Chorrillo. A través de la ventana del taxi tratas de capturar inútilmente lo inaprensible. Allí el mar. Sonia no es un nombre, es una clave de barcos y pescadores. Un comedero. Hay un pianista negro. Un arpón, redes y una escritura descifrable. Como dos caballos de mar. Adentro es donde estamos. Afuera es Lima y la garúa imperceptible.

Miraflores. Desde un piso once. Esto es escritura o una ventana al mar. Mejor decirlo así: el vuelo de las gaviotas es impreciso. Tu rostro no.

San Isidro. La garúa. Desde la ventana una prolongación del cielo en tus ojos. Bajo estas paredes escuchas palpitar el corazón.

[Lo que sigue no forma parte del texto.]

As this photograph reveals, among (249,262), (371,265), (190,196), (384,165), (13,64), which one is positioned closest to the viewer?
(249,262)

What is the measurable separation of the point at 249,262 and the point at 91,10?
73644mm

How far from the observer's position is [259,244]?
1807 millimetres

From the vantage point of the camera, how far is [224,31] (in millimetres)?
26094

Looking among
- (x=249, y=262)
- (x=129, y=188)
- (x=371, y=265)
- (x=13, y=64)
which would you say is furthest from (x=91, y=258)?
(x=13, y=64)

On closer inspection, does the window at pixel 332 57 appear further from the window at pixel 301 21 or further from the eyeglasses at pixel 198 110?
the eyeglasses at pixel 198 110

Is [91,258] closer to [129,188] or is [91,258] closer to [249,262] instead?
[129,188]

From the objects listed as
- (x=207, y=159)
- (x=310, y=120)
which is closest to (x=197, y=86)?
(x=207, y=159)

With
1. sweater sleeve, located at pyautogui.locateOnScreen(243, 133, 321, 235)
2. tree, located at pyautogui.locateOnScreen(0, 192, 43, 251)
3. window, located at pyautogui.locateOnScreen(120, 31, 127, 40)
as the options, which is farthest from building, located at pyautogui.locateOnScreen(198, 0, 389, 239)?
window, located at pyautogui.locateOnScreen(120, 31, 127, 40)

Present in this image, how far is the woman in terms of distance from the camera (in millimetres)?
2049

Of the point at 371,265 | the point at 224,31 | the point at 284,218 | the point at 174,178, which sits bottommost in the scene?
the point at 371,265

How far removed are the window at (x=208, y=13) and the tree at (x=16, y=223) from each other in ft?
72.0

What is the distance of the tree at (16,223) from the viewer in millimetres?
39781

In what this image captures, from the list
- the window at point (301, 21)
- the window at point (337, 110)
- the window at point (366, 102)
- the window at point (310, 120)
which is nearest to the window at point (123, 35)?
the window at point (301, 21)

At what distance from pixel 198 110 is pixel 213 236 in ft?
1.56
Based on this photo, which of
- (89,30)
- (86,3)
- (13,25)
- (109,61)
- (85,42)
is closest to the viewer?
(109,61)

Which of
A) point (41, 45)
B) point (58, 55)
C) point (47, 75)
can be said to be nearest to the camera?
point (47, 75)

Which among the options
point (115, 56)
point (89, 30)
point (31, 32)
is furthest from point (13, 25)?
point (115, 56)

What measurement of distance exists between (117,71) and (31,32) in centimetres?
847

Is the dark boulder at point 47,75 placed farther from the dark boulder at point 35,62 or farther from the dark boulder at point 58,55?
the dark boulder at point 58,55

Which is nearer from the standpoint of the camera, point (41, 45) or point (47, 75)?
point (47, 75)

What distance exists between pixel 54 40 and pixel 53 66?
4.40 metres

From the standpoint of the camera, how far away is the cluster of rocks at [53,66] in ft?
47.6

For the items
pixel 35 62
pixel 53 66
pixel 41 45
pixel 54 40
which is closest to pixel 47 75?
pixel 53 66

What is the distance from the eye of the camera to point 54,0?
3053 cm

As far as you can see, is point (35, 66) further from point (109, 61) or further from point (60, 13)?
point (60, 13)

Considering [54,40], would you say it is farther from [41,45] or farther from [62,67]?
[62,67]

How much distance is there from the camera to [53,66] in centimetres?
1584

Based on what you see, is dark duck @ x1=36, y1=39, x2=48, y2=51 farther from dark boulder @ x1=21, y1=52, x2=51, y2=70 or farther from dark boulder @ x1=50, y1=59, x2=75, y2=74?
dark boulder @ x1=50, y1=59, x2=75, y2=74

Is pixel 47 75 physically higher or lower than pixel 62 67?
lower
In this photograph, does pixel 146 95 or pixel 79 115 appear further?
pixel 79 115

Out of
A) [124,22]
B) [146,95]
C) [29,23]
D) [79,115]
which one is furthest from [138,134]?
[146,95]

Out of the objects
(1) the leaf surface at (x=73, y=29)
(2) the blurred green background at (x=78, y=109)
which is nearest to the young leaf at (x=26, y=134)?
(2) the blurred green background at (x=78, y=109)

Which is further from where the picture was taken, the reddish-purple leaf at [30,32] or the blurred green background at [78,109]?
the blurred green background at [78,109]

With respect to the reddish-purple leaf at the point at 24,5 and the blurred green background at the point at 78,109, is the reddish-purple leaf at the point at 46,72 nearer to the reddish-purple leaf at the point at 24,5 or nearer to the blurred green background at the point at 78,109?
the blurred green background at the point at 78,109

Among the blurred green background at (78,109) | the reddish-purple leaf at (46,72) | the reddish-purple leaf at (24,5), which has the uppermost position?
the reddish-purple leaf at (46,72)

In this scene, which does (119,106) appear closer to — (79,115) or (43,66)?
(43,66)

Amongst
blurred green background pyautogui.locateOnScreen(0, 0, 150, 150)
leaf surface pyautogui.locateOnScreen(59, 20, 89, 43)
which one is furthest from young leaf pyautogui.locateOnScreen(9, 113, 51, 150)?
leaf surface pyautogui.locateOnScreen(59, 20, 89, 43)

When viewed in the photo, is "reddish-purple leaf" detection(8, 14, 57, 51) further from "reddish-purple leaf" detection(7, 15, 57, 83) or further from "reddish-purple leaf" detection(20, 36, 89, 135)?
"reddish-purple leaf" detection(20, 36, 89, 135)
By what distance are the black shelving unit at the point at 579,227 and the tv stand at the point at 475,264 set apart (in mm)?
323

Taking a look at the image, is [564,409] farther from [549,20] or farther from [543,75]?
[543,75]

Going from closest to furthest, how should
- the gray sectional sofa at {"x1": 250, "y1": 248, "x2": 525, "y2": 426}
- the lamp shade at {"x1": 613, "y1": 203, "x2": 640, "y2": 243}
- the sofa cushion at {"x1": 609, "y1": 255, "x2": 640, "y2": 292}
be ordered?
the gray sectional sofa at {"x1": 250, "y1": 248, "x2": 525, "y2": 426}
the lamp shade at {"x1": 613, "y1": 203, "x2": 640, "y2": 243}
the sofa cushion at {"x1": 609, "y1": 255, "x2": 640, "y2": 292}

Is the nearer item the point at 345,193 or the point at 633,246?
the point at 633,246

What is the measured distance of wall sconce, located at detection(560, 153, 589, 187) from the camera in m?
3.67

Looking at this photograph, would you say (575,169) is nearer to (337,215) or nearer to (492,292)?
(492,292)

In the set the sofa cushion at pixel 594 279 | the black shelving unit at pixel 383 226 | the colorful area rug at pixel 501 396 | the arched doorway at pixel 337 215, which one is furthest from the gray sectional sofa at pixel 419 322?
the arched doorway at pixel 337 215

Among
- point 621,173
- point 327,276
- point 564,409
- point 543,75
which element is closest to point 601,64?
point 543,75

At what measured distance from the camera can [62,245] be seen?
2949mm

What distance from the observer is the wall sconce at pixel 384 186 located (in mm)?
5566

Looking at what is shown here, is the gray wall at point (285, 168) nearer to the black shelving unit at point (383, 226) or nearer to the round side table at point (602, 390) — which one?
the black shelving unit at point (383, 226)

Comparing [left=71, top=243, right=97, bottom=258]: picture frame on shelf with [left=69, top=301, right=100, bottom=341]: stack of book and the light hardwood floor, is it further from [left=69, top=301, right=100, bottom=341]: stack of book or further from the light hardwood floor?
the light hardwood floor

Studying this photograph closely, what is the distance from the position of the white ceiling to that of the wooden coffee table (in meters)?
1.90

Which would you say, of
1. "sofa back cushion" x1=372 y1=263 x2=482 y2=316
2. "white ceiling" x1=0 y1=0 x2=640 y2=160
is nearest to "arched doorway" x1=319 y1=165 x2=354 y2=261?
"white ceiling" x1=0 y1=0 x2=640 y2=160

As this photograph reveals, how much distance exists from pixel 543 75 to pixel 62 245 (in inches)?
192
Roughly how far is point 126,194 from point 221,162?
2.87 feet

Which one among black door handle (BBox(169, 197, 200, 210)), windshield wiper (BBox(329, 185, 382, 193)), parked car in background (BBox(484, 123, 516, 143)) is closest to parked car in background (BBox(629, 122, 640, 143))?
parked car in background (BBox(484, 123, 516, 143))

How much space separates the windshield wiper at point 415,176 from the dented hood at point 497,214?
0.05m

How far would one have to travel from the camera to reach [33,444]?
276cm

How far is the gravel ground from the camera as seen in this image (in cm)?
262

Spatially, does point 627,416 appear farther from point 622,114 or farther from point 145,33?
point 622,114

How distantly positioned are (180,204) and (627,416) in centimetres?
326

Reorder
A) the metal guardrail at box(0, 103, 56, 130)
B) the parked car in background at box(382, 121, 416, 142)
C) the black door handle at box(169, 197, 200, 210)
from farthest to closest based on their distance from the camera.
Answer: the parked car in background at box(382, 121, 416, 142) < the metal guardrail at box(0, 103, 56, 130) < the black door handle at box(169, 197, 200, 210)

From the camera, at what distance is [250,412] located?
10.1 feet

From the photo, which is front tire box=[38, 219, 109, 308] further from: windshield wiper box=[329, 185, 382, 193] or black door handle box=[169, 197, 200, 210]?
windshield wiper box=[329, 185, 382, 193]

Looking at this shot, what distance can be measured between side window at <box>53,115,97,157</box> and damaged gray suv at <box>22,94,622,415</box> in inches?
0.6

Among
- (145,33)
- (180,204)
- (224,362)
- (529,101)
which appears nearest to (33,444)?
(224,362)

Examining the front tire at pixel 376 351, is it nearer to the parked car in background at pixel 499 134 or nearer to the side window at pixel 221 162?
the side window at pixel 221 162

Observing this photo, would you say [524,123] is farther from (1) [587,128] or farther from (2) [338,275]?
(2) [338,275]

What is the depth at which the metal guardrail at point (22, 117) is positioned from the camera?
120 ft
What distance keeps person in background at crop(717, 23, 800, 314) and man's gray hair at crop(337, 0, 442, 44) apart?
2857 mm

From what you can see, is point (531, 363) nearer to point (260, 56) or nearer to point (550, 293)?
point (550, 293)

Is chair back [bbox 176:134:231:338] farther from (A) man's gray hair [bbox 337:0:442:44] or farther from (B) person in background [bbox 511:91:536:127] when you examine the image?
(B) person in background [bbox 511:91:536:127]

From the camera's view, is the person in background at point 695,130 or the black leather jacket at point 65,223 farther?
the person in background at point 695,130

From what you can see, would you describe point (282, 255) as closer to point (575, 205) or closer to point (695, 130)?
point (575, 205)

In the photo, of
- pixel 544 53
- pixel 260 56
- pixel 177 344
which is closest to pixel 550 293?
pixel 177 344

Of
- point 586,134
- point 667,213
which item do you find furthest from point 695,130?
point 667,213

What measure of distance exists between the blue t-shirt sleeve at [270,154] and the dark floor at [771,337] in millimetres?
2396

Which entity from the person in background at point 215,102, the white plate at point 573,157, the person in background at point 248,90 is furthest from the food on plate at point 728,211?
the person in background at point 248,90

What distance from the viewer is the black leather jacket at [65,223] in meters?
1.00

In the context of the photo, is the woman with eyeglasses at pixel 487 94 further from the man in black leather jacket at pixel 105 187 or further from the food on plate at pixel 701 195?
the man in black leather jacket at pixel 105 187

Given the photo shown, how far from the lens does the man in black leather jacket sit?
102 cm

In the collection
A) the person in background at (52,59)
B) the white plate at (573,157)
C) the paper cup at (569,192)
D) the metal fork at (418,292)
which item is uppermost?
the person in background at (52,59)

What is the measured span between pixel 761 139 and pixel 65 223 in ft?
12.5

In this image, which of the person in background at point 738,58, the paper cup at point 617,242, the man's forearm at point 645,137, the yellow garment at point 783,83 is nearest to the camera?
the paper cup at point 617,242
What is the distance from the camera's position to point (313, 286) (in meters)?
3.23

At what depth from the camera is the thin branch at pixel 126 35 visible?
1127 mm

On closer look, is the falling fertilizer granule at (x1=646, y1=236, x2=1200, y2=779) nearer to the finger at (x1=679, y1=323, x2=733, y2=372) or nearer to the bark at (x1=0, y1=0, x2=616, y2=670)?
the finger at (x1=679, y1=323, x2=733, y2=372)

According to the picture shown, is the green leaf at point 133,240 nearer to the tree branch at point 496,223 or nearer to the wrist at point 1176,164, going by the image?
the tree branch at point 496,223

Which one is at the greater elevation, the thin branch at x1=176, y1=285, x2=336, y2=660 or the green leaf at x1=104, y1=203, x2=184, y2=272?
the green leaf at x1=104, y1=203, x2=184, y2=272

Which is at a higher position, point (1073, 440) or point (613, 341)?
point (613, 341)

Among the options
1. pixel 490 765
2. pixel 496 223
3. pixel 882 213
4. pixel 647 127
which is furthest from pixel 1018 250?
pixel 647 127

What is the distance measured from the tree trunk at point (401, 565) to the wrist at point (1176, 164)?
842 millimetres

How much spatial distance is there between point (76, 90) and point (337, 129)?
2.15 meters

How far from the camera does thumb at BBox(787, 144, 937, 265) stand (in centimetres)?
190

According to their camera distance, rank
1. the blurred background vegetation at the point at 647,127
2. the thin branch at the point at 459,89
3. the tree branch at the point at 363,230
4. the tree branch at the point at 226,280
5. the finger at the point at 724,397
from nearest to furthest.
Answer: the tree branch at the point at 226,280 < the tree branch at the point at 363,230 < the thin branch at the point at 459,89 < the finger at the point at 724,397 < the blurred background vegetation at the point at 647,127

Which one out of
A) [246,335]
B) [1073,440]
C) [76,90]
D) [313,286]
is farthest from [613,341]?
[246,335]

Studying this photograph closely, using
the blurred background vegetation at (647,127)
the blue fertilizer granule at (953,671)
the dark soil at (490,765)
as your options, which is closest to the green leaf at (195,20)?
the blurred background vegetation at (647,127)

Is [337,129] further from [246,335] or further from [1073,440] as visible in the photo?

Hay distintas maneras de hundirse en el paisaje.

Barranco. Juanitos. Tiene la noche una chanson para tu rostro. Un poco más. Es cierto y la niebla ya inunda cualquier porción del mundo. Entre el humo y las respuestas. He perdido cosas. Hablo de lo que no se puede hablar. Todo lenguaje recae en ti.

Bajo el cielo de Lima. Monstruo de Armendáriz. ¿Lo recuerdas? ¿Quién se escapa a la leyenda? Algo así como una canción, algo así como ciertos muros que se derrumban ante la mirada. Sólo luces en la bahía. Sólo la nebbia como un zarpazo. Monstruo de Armendáriz. ¿Lo recuerdas?

Centro. Qué maduro eres, dice la niña de las estampas. Y los altares adquieren un brillo oscuro. Podría avanzar a tientas guiado por la fe. No hay oscuridad. Cada altar, cada balcón guarda de tu mirada tan sólo el destello. Decenas de palomas antes de llegar al Rimac inician su vuelo. Toda historia tiene un desenlace. Pizarro.

Playa La Herradura. Lima es como un tsunami que golpea suavemente, dice mi amigo. Frase feliz. Cierta, como estos cielos grises de Lima. Como esta brisa que golpea y ya es recuerdo.